• _WORK TO COMPLETE_:
A. Could you echo the Freddie Mercury passage word for word, starting with "Freddie Mercury was best" and going on through "of the disease."?
B. Can you proceed with the passage on Freddie Mercury, writing on from its last sentence?

• _EXTRACT PROVIDED_:
Content starts
Freddie Mercury was best known for his powerful vocal abilities including a vocal range of four octaves, and his charisma as a live performer. As a songwriter, he composed many internationally successful numbers, including Killer Queen, Bohemian Rhapsody, Somebody to Love, We Are the Champions, Bicycle Race, Don't Stop Me Now, and Crazy Little Thing Called Love.
Mercury's death in 1991 from AIDS served to greatly increase public awareness of the disease.
Freddie Mercury was born Farrokh Bulsara in Stone Town on the African island of Unguja (the largest island of the Zanzibar archipelago - at the time a British colony, now part of Tanzania). His parents, Bomi and Jer Bulsara, were Indian Parsis, descendents of 10th century Persian Zoroastrian immigrants in India. The family had emigrated to Zanzibar in order for Bomi to continue his job as a middle-ranking cashier at the British Colonial Office. Mercury had one younger sister, Kashmira.
Content ends
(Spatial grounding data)
Content starts
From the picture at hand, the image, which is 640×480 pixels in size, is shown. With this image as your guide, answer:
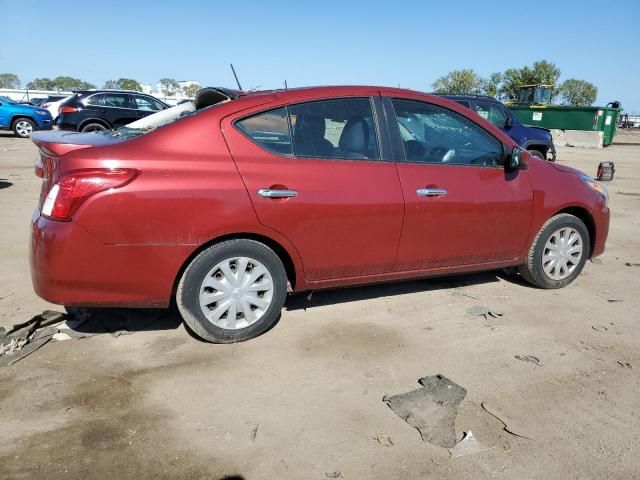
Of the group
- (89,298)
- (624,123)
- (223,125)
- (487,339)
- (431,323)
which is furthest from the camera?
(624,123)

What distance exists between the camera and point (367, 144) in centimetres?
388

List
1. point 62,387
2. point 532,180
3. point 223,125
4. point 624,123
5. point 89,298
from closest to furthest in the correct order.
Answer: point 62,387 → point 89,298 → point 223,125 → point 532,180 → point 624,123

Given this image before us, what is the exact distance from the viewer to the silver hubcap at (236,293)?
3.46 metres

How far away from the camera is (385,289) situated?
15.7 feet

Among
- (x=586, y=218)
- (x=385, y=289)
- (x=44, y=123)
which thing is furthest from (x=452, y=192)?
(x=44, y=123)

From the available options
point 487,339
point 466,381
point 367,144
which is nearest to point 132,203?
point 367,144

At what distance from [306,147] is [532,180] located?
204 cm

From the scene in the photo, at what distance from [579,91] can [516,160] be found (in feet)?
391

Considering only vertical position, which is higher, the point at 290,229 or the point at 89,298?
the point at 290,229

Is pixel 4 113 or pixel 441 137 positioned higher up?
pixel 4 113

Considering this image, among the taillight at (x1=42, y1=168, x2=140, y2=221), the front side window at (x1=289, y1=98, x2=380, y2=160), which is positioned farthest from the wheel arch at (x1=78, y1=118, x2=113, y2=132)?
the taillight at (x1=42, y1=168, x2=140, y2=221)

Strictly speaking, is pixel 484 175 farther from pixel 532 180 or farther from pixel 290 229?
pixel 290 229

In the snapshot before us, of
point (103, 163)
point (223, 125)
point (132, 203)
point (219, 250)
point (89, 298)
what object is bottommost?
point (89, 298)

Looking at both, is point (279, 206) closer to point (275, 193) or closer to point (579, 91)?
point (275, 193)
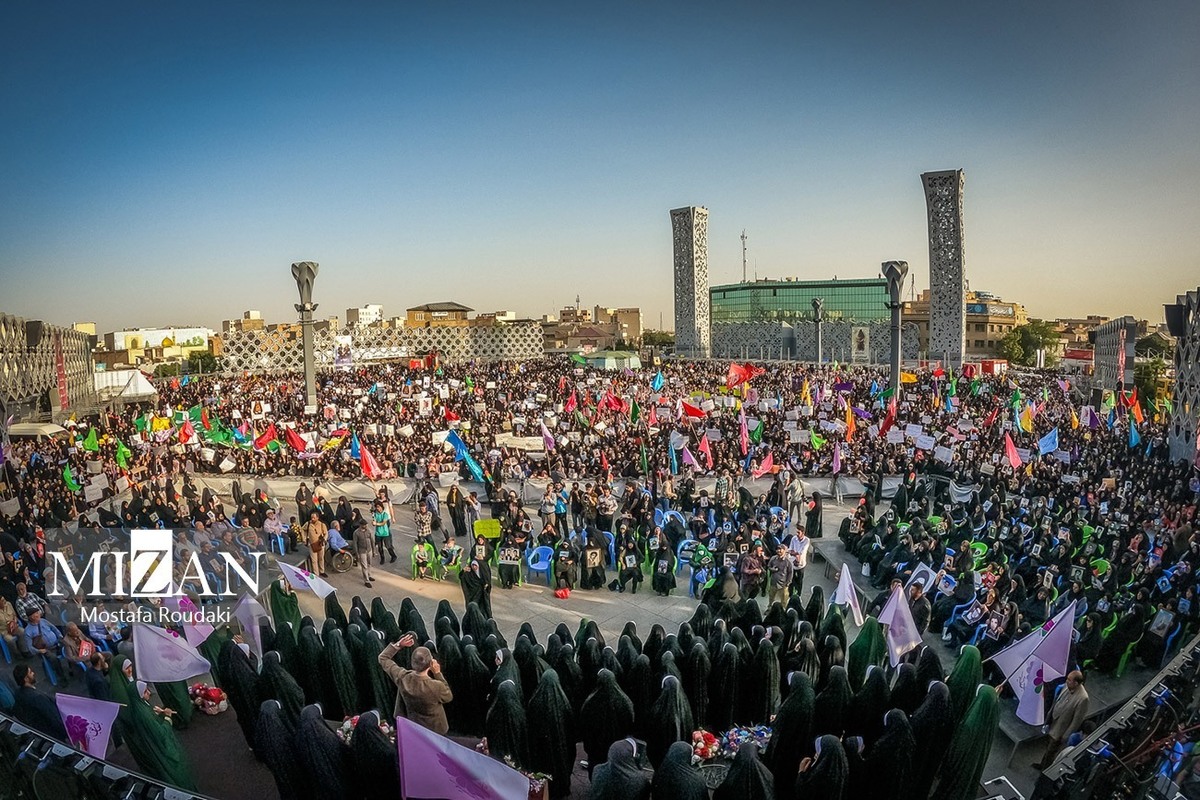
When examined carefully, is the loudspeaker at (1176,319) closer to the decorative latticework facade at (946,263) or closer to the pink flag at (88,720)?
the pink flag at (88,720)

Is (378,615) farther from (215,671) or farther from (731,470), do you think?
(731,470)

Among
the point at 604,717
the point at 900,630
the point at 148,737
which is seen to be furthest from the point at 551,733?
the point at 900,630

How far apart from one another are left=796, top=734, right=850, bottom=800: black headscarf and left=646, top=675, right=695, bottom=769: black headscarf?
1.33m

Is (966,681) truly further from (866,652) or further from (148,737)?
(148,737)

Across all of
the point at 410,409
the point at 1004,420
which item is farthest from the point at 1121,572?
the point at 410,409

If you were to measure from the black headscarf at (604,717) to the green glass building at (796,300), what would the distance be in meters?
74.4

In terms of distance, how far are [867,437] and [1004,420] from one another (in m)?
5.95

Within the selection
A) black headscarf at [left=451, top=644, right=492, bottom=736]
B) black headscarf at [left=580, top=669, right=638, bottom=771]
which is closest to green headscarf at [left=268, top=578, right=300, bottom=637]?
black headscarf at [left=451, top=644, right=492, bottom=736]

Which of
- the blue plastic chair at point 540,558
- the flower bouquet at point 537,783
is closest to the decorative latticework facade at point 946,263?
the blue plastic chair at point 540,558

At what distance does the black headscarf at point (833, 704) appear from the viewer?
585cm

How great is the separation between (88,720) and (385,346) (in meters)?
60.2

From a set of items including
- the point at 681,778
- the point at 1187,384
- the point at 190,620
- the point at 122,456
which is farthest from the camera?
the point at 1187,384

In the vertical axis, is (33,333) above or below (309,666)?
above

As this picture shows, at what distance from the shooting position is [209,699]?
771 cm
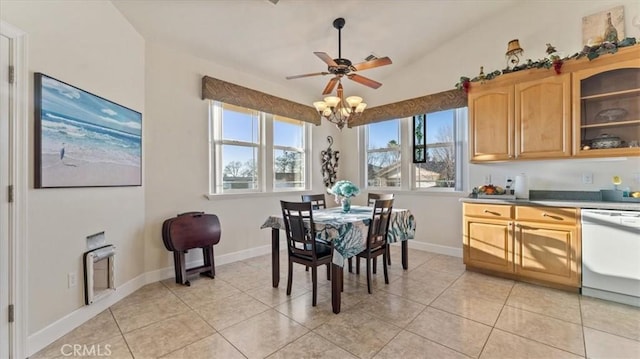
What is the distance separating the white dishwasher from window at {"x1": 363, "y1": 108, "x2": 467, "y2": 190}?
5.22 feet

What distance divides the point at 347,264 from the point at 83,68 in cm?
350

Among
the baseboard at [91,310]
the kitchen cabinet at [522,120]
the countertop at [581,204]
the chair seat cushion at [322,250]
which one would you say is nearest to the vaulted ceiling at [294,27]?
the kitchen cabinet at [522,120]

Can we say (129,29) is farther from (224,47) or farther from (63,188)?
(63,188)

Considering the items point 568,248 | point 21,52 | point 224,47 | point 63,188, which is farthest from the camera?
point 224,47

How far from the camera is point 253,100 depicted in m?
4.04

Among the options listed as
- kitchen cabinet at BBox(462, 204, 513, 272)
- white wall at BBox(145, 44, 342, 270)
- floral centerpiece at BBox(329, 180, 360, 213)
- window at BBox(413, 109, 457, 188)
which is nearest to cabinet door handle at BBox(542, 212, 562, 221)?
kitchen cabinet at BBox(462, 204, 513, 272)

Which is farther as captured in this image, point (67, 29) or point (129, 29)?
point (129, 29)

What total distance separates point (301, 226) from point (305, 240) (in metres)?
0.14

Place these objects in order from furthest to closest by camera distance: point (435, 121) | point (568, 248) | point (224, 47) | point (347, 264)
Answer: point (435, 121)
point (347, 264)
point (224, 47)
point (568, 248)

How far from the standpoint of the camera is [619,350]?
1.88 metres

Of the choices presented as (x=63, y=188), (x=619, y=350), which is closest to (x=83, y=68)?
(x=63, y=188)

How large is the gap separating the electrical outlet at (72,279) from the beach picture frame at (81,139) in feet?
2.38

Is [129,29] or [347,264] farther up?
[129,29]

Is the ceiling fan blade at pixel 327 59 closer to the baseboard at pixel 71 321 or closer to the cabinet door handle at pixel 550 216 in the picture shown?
Content ends
• _RESPONSES TO THE EXERCISE_:
A.
Freddie Mercury was best known for his powerful vocal abilities including a vocal range of four octaves, and his charisma as a live performer. As a songwriter, he composed many internationally successful numbers, including Killer Queen, Bohemian Rhapsody, Somebody to Love, We Are the Champions, Bicycle Race, Don't Stop Me Now, and Crazy Little Thing Called Love.
Mercury's death in 1991 from AIDS served to greatly increase public awareness of the disease.

B.
Mercury was sent back to India as a child to attend St. Peter's boarding school near Bombay (now Mumbai). It was at St. Peter's where he learned to play the piano and joined his first band, The Hectics. He stayed in India for most of his childhood, living with his grandmother and aunt. Mercury completed his education in India at St. Mary's High School in Mazagon before returning to Zanzibar. He was 17 when he and his family finally fled to England, as a result of the 1964 Zanzibar Revolution. In England, he earned a Diploma in Art and Graphic Design at Ealing Art College, following in the footsteps of Pete Townshend.